Come emerge da approfonditi studi condotti in ambito UE, in tutti i paesi membri, il volontariato costituisce un elemento imprescindibile nell’offerta di sport, soprattutto per quanto concerne le attività di base e ricreazionali. L’importanza del lavoro volontario come pilastro inamovibile dell’offerta di sport è confermata dalla legislazione fiscale di numerosi paesi europei, dove sono state previste particolari agevolazioni, sottoforma di esenzioni. Solamente per fare un esempio, possiamo riferirci al caso italiano, dove i rimborsi per i volontari sono esentasse fino ad un tetto massimo di 7.500 euro annuali. Lo stesso meccanismo viene applicato anche in Austria, dove il tetto sale però a 10.900 euro.

Iniziamo però a parlare di volontariato sportivo partendo dalla sua stessa definizione: la definizione a cui ci si rifà per identificare il volontariato dello sport è quella generica che identifica le attività di volontariato come: tutte le attività, formali e informali, full- time o part-time svolte dalle persone sulla base della loro personale volontà e delle loro motivazioni, senza lo scopo di ottenere una remunerazione (IGF GHK, 2010).

Di fronte al lavoro volontario (non solo sportivo ma di qualsiasi tipo) ci si è più volte chiesto, quale è il valore economico generato da questo tipo di attività lavorativa. Una risposta che possiamo prendere in considerazione, per comprendere la rilevanza del volontariato, oltre che in una prospettiva sociale, anche in un’ottica economica è quella contenuta nel Rapporto Finale Volunteering in the European Union prodotto nel 2010 su commissione dall’Educational, Audiovisual & Culture Executive Agency (EAC-EA) - Directorate General Education and Culture (DG EAC). Nel documento si fa

riferimento al Manifesto del Lavoro Volontario pubblicato nel 2006 dall’European Volunteer Centre dove si evidenziavano i casi di alcuni paesi europei:

nel Regno Unito sono 23 milioni le persone che si dedicano al volontariato, garantendo una forza-lavoro pari a quella di 180.000 lavoratori a tempo pieno. Per ogni euro di finanziamento pubblico speso per sovvenzionare il volontariato, i volontari contribuiscono con un valore di 30 euro in termini di tempo lavorativo; si stima che il valore economico del lavoro del volontariato organizzato nel Regno Unito sia maggiore di 65 miliardi di euro all’anno, cioè il 7,9% del PIL.

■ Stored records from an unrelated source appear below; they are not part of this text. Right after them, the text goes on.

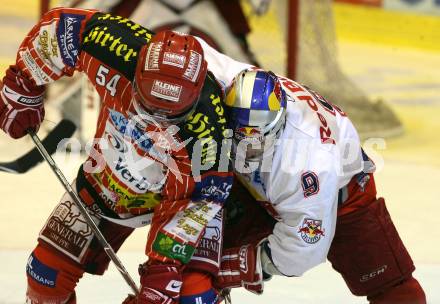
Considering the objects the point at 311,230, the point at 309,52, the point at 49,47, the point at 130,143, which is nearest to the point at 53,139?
the point at 49,47

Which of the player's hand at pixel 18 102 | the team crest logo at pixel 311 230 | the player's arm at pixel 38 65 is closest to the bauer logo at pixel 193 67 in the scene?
the player's arm at pixel 38 65

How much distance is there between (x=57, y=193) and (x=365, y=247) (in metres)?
1.89

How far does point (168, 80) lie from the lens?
108 inches

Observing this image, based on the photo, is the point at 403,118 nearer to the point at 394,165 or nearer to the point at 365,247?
the point at 394,165

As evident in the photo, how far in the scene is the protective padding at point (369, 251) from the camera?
3324 mm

Per quanto riguarda il nostro Paese, e tornando a riferirci esclusivamente ai numeri relativi al volontariato sportivo, possiamo analizzare i dati elaborati da Nomisma (1999) e relativi ad un arco temporale che va dal 1994 al 1998. Gli operatori che lavoravano presso un ente sportivo erano nell’88% dei casi volontari, persone che prestavano quindi servizio a titolo completamente gratuito. Sono indubbiamente numeri su cui riflettere, alla luce di quella professionalità che dovrebbe contraddistinguere sempre più gli operatori del settore, soprattutto se impegnati come tecnici deputati alla preparazione atletica dei più piccoli.

Anche le stime del 1999 elaborate da Nomisma avevano cercato di mettere in luce il valore monetario generato dalle attività di volontariato in ambito sportivo. Ogni volontario, in media, dichiarava di prestare mensilmente 80 ore di lavoro nell’arco dei nove mesi, che costituiscono generalmente un anno sportivo; calcolando un’ ipotetica remunerazione a 30.000 lire l’ora, il valore aggiunto complessivamente prodotto venne stimato introno 5.700 miliardi di lire. (Nomisma, 1999)

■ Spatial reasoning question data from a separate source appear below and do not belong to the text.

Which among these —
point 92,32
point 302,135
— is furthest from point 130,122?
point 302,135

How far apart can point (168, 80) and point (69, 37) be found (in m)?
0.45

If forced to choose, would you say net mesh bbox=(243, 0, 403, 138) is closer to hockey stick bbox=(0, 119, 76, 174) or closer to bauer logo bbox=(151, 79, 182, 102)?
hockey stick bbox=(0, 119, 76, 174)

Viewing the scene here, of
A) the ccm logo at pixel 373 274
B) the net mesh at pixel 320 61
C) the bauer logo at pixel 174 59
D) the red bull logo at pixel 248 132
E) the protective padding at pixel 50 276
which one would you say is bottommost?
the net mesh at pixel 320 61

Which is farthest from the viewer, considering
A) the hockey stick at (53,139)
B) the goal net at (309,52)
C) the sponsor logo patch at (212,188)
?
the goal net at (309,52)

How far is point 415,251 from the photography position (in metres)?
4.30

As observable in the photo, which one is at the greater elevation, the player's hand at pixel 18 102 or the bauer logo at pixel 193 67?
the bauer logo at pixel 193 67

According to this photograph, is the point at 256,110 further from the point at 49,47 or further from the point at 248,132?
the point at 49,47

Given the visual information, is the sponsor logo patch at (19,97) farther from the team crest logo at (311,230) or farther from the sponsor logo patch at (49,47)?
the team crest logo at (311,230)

Dieci anni più tardi il rapporto Coni-Censis (2008) ha rivisto i dati in questione stimando un valore aggiunto generato dal lavoro volontario in linea con i rilievi precedenti. Nel 2008 il Censis prese in considerazione un campione di 11.000 associazioni sportive rilevando che in media prestavano servizio in ciascuna di esse, a titolo di volontari, circa 10-12 persone che nell’arco di una settimana si dedicavano all’attività volontaria per circa cinque ore. Anche in questo caso venne ipotizzata una possibile retribuzione di 15 euro l’ora da cui scaturiva un valore annuo prodotto di circa 3,4 miliardi di euro.

Limitandoci all’analisi di un unico settore le problematiche sulla reperibilità dei dati sono rilevanti, dal momento che non è sempre semplice raccogliere l’esatta collocazione del volontario all’interno di un determinato settore. Un esempio che può essere riportato è quello del turismo, dove difficilmente si riesce a distinguere il reale impiego del volontario all’interno di un sistema complesso che determina l’offerta dei molteplici servizi.

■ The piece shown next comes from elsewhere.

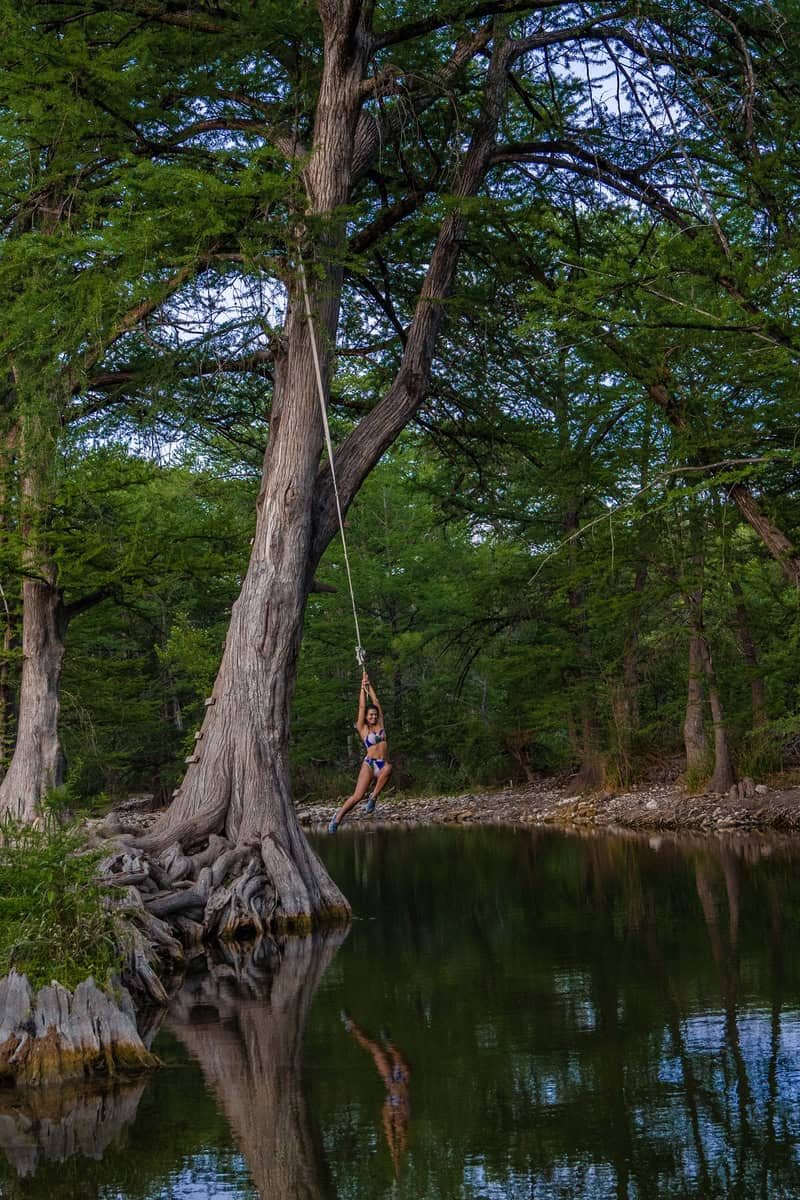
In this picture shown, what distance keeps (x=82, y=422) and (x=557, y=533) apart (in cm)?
1291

Alla luce di questi dati appare chiaro che senza l’apporto materiale di oltre un milione di volontari l’intera macchina dello sport italiano non potrebbe sorreggersi, e se da una parte è vero che questo è maggiore nei settori di base e ricreativi, non è possibile sottovalutare l’apporto che i volontari danno anche nell’organizzazione dei maggiori eventi sportivi (per i quali vengono solitamente effettuate apposite selezioni). A tal proposito non possiamo non notare che negli ultimi anni ha fatto la sua comparsa un’altra tipologia di ente, che ha come obiettivo quello di fare da tramite tra gli organizzatori delle varie manifestazioni sportive e la sempre più alta offerta di manodopera volontaria; si tratta di soggetti che operano a livello nazionale e internazionale e si occupano del reclutamento e del coordinamento dei volontari dello sport. Se i maggiori eventi internazionali, come le olimpiadi, prevedono specifiche call per coloro che saranno impiegati nelle varie attività richieste dall’organizzazione, per alcuni eventi, magari di dimensioni minori, è possibile proporre la propria candidatura, utilizzando intermediari che operano come e vere e proprie agenzie di collocamento del volontario. A muovere l’offerta di lavoratori volontari in questi casi, più che il legame con il territorio e la comunità, è la possibilità far parte di queste affascinanti macchine di produzione dell’evento sportivo.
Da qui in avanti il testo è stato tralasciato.